** start **

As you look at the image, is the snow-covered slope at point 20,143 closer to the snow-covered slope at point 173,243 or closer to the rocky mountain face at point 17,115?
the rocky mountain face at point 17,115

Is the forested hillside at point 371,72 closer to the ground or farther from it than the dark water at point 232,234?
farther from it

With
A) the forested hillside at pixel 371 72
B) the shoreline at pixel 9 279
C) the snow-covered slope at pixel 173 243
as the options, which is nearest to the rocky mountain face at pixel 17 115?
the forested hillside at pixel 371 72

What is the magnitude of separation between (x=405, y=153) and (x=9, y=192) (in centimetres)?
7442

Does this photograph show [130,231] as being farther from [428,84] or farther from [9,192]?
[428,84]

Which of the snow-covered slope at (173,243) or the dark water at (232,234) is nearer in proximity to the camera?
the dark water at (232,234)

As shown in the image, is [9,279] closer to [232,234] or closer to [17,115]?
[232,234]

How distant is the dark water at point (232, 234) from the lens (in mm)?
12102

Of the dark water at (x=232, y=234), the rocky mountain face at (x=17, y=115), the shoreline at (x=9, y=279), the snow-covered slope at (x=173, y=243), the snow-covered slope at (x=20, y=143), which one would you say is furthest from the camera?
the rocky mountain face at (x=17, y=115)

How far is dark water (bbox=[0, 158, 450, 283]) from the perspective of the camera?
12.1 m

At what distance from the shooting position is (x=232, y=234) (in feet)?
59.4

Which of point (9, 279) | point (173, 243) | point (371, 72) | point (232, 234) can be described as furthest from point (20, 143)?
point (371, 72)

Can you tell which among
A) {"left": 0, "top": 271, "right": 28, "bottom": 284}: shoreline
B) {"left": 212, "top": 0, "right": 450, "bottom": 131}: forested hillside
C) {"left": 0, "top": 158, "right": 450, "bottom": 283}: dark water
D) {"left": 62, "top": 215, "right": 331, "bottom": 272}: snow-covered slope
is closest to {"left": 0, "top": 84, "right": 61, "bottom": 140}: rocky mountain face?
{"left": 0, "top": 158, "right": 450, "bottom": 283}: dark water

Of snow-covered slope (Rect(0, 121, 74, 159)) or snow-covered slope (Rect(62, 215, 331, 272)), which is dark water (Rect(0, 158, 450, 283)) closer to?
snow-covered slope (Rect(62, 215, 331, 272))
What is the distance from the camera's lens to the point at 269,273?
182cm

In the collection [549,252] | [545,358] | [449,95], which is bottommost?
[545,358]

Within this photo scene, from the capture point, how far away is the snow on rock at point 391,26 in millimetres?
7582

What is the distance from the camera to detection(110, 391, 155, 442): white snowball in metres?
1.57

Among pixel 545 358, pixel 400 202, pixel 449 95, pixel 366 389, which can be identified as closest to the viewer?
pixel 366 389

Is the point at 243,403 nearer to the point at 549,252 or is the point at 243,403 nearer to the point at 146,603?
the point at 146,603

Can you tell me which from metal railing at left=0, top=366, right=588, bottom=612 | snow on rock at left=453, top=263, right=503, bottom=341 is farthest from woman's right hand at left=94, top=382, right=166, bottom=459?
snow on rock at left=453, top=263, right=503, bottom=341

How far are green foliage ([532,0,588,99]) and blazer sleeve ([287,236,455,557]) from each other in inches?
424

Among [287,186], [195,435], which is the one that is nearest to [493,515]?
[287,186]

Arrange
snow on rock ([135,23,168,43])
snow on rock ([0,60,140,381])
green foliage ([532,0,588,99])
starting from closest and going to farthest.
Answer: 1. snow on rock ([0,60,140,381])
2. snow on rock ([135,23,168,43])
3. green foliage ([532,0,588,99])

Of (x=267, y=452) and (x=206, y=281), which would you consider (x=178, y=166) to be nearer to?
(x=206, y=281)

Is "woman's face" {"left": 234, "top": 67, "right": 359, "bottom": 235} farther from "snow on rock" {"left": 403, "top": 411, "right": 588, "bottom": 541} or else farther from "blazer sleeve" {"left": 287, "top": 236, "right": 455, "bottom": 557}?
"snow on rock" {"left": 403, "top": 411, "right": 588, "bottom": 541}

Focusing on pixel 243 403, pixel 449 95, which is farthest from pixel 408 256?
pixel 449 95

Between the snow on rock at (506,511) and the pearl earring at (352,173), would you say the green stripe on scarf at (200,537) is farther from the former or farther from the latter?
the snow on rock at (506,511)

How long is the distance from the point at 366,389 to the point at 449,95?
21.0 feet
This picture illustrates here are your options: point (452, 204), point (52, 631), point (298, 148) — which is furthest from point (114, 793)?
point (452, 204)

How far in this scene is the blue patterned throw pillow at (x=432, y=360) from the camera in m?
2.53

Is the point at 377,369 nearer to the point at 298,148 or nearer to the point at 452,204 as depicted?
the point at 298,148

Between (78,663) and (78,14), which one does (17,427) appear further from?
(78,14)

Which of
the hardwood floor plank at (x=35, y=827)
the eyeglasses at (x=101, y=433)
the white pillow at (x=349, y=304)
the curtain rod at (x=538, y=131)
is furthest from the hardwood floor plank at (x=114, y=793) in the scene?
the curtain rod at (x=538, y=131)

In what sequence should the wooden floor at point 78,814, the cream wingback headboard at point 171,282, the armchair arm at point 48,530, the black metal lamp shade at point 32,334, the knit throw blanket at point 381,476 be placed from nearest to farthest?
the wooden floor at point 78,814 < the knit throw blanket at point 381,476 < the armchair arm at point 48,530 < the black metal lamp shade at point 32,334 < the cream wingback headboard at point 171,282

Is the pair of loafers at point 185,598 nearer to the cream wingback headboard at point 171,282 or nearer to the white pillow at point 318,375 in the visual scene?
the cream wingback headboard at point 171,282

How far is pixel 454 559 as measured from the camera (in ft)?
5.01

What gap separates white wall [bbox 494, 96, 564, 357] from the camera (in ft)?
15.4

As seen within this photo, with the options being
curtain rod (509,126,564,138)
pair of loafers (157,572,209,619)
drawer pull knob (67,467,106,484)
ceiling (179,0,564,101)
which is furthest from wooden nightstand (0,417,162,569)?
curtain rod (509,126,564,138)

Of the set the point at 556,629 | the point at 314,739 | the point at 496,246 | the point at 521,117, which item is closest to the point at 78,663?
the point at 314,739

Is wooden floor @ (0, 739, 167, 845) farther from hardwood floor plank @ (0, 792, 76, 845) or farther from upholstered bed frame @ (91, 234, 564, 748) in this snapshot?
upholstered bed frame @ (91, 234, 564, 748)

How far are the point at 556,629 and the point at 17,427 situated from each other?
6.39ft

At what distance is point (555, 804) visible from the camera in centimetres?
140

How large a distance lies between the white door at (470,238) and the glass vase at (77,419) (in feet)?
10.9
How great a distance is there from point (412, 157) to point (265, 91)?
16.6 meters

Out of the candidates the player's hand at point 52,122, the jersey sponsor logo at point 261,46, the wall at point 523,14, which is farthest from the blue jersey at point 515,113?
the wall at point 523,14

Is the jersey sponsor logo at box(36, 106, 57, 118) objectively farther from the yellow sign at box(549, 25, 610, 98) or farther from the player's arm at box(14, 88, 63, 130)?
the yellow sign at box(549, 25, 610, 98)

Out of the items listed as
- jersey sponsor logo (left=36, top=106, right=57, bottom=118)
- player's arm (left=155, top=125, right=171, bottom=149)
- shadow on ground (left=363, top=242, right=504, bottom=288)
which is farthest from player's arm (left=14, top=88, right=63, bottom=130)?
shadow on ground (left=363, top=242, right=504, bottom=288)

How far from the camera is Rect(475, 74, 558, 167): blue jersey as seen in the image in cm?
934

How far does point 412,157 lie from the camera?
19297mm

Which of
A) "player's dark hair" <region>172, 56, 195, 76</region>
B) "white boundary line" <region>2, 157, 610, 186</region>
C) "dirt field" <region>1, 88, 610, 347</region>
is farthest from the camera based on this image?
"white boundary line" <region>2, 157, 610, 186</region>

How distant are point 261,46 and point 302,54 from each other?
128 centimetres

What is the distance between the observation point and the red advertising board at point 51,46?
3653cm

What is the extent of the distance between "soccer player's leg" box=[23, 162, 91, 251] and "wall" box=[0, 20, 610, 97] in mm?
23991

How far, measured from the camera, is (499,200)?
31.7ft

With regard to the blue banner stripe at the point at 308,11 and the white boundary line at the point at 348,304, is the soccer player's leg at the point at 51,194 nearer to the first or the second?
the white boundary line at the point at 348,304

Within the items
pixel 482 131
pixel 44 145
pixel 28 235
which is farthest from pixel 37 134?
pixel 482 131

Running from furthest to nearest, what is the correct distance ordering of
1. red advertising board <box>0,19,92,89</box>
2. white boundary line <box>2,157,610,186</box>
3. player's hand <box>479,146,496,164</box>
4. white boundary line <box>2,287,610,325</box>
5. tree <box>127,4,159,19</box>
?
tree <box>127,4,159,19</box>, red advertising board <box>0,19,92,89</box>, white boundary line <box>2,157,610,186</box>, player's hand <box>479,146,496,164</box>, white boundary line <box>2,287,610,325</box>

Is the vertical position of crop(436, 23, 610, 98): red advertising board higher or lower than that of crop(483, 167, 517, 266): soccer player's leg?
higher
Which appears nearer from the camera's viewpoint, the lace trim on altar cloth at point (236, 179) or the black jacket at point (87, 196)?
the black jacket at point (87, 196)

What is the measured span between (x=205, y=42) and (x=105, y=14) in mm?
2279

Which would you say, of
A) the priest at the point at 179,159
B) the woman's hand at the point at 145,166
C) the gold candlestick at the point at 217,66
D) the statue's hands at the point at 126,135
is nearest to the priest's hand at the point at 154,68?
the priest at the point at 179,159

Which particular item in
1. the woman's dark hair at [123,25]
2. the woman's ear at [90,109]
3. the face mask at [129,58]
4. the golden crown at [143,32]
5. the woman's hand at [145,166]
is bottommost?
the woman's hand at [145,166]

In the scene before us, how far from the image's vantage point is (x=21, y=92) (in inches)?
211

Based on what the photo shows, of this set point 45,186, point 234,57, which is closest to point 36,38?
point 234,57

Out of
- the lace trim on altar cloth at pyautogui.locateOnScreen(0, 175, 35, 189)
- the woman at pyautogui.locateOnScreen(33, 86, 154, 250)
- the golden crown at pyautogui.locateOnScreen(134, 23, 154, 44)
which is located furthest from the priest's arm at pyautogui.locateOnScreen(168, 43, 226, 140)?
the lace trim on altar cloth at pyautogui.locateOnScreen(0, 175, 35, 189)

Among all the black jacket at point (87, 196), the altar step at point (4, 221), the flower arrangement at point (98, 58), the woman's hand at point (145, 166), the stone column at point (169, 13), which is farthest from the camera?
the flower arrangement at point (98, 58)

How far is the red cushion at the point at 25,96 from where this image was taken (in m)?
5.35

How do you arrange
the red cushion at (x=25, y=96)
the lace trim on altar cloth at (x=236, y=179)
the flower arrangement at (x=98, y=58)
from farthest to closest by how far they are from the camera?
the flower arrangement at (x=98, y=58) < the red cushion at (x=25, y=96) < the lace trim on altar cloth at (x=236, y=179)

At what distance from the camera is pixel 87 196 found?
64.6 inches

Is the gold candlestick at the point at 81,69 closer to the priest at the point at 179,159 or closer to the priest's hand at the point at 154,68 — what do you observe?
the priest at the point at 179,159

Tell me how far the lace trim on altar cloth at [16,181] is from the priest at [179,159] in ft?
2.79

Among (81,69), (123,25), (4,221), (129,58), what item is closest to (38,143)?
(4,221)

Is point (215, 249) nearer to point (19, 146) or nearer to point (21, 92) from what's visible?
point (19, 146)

** end **

Put the items into a Markdown table with the columns Row and Line, starting at the line that contains "How do you arrange" and ending at the last line of the items, leaving out blank lines.

| Row | Line |
|---|---|
| 1 | How do you arrange |
| 2 | the red cushion at (x=25, y=96) |
| 3 | the lace trim on altar cloth at (x=236, y=179) |
| 4 | the flower arrangement at (x=98, y=58) |
| 5 | from farthest to closest by how far they are from the camera? |
| 6 | the flower arrangement at (x=98, y=58) < the red cushion at (x=25, y=96) < the lace trim on altar cloth at (x=236, y=179) |
| 7 | At what distance from the camera is pixel 87 196 found? |
| 8 | 64.6 inches |
| 9 | Is the gold candlestick at the point at 81,69 closer to the priest at the point at 179,159 or closer to the priest's hand at the point at 154,68 — what do you observe? |
| 10 | the priest at the point at 179,159 |
| 11 | Tell me how far the lace trim on altar cloth at [16,181] is from the priest at [179,159] in ft? |
| 12 | 2.79 |
| 13 | Among (81,69), (123,25), (4,221), (129,58), what item is closest to (38,143)? |
| 14 | (4,221) |
| 15 | Is point (215, 249) nearer to point (19, 146) or nearer to point (21, 92) from what's visible? |
| 16 | point (19, 146) |